What it's like being the parent of a child with cerebral palsy

Call 0345 872 6666

What it's like being the parent of a child with cerebral palsy

Cerebral Palsy (CP) affects nearly one in 400 children born in the UK but nearly a quarter (24%) of people in the UK do not know what the condition is, according to a 2017 survey by JMW.

The reality for many people with CP, and for parents who have a child with the condition, is that this lack of awareness among the general public can make life a real struggle.

Below, two parents, Paul and Meera, share their experiences of navigating the world with each of their children. They explain how the public’s reaction affects them, the impact the condition can have on the whole family, and how the smallest of achievements can bring with it the greatest of joys.

Elsewhere on the JMW Cerebral Palsy Hub, university student and Head Ambassador for CP Teens UK Chloe Tear describes her own experience in a myth-busting article that addresses the common misconceptions of CP.

When times are tough

Meera: “One of the biggest difficulties is finding the space for quality time to spend with the rest of the family - my other children’s needs have to take a back seat.
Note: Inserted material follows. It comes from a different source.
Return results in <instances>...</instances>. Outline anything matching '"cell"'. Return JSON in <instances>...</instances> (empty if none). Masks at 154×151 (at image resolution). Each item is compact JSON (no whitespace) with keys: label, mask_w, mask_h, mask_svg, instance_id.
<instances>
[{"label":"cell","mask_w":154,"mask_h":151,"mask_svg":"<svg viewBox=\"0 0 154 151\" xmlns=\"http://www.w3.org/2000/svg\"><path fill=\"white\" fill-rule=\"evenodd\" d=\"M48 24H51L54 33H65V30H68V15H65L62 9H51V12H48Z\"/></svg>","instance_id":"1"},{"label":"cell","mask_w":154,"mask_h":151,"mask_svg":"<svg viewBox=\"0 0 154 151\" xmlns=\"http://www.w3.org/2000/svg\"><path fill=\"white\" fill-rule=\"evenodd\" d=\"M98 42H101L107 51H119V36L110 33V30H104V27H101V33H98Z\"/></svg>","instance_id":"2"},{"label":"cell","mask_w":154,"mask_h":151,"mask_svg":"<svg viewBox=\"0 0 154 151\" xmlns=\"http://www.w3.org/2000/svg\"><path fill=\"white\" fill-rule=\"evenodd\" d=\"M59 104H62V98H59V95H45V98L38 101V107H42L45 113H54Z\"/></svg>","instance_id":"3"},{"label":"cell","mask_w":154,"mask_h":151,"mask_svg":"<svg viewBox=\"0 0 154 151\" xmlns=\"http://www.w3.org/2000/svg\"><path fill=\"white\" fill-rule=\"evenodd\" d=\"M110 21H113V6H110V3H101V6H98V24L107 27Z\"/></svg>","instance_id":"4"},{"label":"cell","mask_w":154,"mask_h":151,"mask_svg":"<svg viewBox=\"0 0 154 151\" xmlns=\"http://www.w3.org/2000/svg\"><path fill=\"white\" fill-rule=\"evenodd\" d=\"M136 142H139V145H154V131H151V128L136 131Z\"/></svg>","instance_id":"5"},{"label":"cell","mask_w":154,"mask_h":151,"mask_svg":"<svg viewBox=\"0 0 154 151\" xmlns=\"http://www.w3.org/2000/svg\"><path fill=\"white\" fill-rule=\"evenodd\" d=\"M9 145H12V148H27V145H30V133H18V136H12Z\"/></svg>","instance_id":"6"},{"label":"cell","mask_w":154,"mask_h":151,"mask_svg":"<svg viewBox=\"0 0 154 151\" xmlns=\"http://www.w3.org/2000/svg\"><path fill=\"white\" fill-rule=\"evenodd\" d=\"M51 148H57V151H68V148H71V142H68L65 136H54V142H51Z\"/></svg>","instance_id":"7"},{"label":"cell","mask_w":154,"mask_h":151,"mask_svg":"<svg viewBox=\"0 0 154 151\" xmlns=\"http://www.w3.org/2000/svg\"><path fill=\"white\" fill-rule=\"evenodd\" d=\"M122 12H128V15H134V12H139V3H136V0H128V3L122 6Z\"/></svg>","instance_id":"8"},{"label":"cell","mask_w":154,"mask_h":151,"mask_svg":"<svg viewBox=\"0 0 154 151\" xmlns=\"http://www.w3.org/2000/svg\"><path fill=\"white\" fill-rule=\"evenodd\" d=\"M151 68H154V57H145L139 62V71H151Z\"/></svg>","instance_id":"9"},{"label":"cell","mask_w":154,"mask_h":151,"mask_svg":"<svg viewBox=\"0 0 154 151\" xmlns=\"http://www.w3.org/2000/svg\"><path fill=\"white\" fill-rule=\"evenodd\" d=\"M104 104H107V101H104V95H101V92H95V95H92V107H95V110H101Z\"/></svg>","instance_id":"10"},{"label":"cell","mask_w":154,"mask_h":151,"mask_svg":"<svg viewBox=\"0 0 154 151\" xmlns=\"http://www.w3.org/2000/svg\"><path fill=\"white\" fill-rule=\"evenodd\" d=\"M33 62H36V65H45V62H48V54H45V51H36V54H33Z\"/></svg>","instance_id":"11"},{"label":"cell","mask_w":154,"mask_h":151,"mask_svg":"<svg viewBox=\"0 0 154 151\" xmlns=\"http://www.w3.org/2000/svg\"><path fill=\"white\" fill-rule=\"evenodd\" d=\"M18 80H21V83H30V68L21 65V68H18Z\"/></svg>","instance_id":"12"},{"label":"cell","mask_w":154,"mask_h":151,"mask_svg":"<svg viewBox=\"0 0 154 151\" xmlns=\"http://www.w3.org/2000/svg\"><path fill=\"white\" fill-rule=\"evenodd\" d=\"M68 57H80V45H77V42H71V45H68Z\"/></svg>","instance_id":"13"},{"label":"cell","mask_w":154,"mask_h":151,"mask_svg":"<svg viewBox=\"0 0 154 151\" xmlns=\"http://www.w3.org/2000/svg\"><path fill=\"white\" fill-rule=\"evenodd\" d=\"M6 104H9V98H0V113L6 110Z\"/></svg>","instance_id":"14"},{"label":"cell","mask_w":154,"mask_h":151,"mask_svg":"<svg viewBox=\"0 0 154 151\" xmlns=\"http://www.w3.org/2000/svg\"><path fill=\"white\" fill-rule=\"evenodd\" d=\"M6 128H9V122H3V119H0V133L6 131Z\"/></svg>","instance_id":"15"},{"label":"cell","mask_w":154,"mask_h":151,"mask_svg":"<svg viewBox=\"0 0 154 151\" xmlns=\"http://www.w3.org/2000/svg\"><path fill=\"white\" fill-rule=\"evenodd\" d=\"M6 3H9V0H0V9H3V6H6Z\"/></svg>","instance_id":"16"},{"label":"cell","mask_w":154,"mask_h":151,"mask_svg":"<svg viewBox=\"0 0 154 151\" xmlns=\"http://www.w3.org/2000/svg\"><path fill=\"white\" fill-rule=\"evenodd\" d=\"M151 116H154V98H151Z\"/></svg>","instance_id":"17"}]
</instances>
It’s really difficult seeing them being upset and in pain, but not being able to do anything about it.”

Paul: “The worst thing is seeing him in pain if he’s ill or his medication isn't agreeing with him. Screaming solidly for weeks on end... it was really tough to watch. But we all try to deal with it ourselves.”

Dealing with the general public

Meera: “There are a lot of misconceptions and prejudices out there. Arjun gets stared at, and pointed at a lot. In the past he’s been called a ‘naughty boy’, they simply don’t understand it’s part of CP.”

Paul: “Sometimes being treated differently can be a plus, for example, every now and then we can jump queues. But then it flips - we had a barber refusing to cut his hair once because he was uncomfortable doing it.”

Meera: “I don’t want people to feel sorry for me, I just would like people to not judge parents whose children have special needs.”

Appreciating every success

Meera: “The best thing is seeing him achieve what the doctors said he would never do. Seeing him smile, laugh, join in with the rest of the family and different activities. It makes all the difference.”

Paul: “The situation gives you more appreciation of the fact you can just do something when you want to do it. Any smile, giggle or look from Alfie gives a lot of joy. Any achievement he makes is a huge deal - we make the most of everything he can do.”